Le aziende, specialmente quelle che gestiscono infrastrutture critiche, devono implementare strategie di resilienza cyber che vanno ben oltre la semplice protezione perimetrale con firewall. Il National Institute of Standards and Technology ha sviluppato il Cybersecurity Framework, ora giunto alla versione 2.0 nel 2024, che fornisce linee guida strutturate per identificare asset critici, proteggere sistemi, rilevare anomalie, rispondere rapidamente agli incidenti e recuperare le operazioni. Cruciale è l’adozione della segmentazione delle reti, che isola i sistemi critici di controllo industriale da quelli meno essenziali, limitando la propagazione laterale di eventuali compromissioni. Altrettanto importante è la pratica regolare di procedure di ripristino d’emergenza attraverso esercitazioni simulate che testino la capacità di risposta del personale in condizioni di stress.
A livello governativo, i paesi più avanzati stanno sviluppando dottrine di cyber-deterrenza e capacità di risposta rapida. L’Unione Europea, con la Direttiva NIS2 (EU 2022/2555) adottata il 14 dicembre 2022, ha rafforzato significativamente i requisiti di sicurezza per le infrastrutture critiche e migliorato la cooperazione tra stati membri, ampliando l’ambito di applicazione per includere settori precedentemente esclusi come la pubblica amministrazione e i servizi spaziali. Gli Stati Uniti hanno creato team di risposta rapida cyber-fisica che possono essere dispiegati per assistere operatori di infrastrutture critiche durante attacchi in corso, fornendo competenze tecniche avanzate e coordinamento interagenzia.
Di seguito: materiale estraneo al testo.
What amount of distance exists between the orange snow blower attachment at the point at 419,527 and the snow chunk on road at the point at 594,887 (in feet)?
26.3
Verso un futuro più resiliente in un mondo interconnesso
La minaccia del blackout cyber non scomparirà, anzi si intensificherà con la crescente digitalizzazione di ogni aspetto della società moderna. Le smart grid del futuro, le città intelligenti integrate, l’Internet delle Cose che connette miliardi di dispositivi, i veicoli autonomi che comunicheranno tra loro sulle strade: ogni innovazione tecnologica espande la superficie di attacco potenziale. Tuttavia, la consapevolezza di questo rischio sta crescendo a livello globale, e con essa gli investimenti nella sicurezza delle infrastrutture critiche.
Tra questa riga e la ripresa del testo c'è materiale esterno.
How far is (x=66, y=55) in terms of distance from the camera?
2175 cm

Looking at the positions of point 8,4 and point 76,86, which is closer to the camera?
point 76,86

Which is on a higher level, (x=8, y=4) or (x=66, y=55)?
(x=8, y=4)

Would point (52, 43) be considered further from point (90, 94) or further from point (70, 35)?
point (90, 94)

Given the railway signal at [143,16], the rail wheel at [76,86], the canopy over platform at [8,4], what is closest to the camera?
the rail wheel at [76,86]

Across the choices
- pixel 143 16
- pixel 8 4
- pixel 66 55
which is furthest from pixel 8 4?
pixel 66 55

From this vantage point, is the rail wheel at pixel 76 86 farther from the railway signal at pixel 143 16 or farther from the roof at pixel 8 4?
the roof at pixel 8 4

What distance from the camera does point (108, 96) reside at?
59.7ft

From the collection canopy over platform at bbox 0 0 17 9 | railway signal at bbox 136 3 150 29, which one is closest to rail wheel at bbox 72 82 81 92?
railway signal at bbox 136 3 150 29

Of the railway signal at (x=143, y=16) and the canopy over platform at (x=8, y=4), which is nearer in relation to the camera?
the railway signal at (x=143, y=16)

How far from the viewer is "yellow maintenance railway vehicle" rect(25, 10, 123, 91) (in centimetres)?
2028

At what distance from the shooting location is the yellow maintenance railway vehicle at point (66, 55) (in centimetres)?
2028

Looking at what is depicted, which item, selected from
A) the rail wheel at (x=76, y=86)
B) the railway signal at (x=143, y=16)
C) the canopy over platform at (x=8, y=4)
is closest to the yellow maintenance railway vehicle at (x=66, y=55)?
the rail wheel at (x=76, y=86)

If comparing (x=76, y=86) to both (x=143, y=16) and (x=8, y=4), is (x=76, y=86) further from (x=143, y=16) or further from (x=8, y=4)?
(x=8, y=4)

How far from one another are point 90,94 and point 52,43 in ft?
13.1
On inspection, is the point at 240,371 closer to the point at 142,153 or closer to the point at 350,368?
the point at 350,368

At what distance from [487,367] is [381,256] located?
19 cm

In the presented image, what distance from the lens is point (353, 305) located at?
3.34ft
La cooperazione internazionale per contrastare gli attori malevoli sponsorizzati da stati-nazione si sta rafforzando, con alleanze come i Five Eyes che condividono intelligence sulle minacce emergenti. La cultura della resilienza sta gradualmente sostituendo l’illusione della sicurezza assoluta: piuttosto che cercare di prevenire ogni possibile attacco, le organizzazioni più mature accettano la possibilità di compromissioni riuscite e si concentrano sulla capacità di rilevare rapidamente le intrusioni, contenere i danni e ripristinare le operazioni nel minor tempo possibile.
La domanda non è se subiremo altri attacchi significativi alle infrastrutture critiche, ma quando, e se saremo pronti a rispondere con efficacia. La luce potrebbe spegnersi, le comunicazioni potrebbero interrompersi, i trasporti potrebbero fermarsi. Ma non dobbiamo rimanere al buio riguardo alle minacce che affrontiamo. La preparazione individuale, la resilienza aziendale e il coordinamento governativo rappresentano le nostre migliori difese in un’era in cui le frontiere tra guerra fisica e guerra digitale sono sempre più sfumate e un attacco informatico può avere conseguenze tangibili.